• [To do]: Copy the lines below without any change, beginning with the line that contains "Observing this scene, is" and continuing through the final line of the excerpts.

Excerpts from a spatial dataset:

####################

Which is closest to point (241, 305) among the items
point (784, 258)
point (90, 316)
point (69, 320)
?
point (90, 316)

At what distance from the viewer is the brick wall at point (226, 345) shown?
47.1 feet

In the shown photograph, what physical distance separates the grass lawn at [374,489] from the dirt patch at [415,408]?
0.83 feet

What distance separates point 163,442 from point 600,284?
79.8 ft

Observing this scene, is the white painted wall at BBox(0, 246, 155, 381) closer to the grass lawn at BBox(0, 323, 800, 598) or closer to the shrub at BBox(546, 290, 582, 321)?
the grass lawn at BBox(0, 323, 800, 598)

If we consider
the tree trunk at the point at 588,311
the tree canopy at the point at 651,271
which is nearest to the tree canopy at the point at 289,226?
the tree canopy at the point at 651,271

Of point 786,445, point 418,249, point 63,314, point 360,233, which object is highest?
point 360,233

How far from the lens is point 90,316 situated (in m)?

####################

• [Reply]:
Observing this scene, is the white painted wall at BBox(0, 246, 155, 381) closer to the grass lawn at BBox(0, 323, 800, 598) or closer to the shrub at BBox(546, 290, 582, 321)?
the grass lawn at BBox(0, 323, 800, 598)

If we consider
the tree trunk at the point at 588,311
the tree canopy at the point at 651,271
which is nearest to the tree canopy at the point at 289,226?
the tree canopy at the point at 651,271

Of point 786,445, point 418,249, point 63,314, point 360,233, which object is highest?
point 360,233

How far from the lens is point 90,316 situated (in m)?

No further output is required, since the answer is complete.